Extrait à lire:
==================================================

Le mot « islamophobie » a fait son apparition en 1910 : Alain Quellien, auteur de la Politique musulmane dans l’Afrique occidentale française, la définissait comme un « préjugé contre l’islam répandu chez les peuples de civilisation occidentale et chrétienne ». Le mot réapparaît dans le débat public au début des années 2000, notamment dans le contexte post-11 septembre, avec des définitions extensibles[29]. A SUIVRE

Ces phénomènes peuvent donc conduire, voire ont conduit à la provocation, à l’hostilité et à l’intolérance, qui se manifestent par le biais de menaces, de harcèlement, d’abus et d’intimidation envers des musulmans. Motivée par une hostilité institutionnelle, idéologique, politique et religieuse qui peut se transformer en racisme structurel et culturel, l’islamophobie cible les symboles et les pratiquants de la religion musulmane.

==================================================

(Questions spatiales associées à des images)
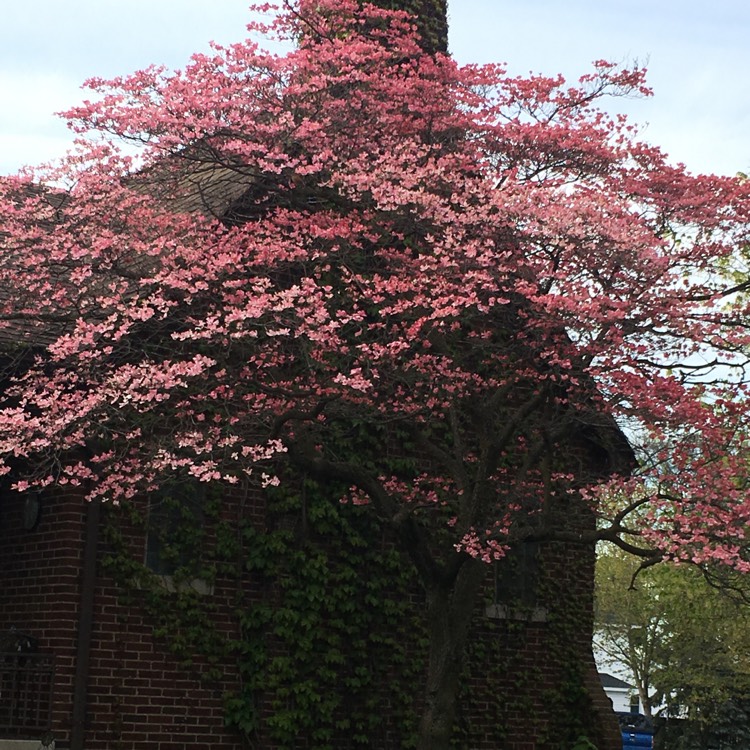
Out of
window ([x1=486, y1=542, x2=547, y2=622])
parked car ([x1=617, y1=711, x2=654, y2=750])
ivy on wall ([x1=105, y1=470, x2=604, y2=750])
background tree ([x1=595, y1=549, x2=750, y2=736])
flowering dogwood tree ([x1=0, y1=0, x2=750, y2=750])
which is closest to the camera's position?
flowering dogwood tree ([x1=0, y1=0, x2=750, y2=750])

==================================================

Consigne:
Recopiez à l'identique le passage de l'extrait sur l'islamophobie, de « Ces phénomènes peuvent » à « la religion musulmane. ».

Réponse attendue:
Ces phénomènes peuvent donc conduire, voire ont conduit à la provocation, à l’hostilité et à l’intolérance, qui se manifestent par le biais de menaces, de harcèlement, d’abus et d’intimidation envers des musulmans. Motivée par une hostilité institutionnelle, idéologique, politique et religieuse qui peut se transformer en racisme structurel et culturel, l’islamophobie cible les symboles et les pratiquants de la religion musulmane.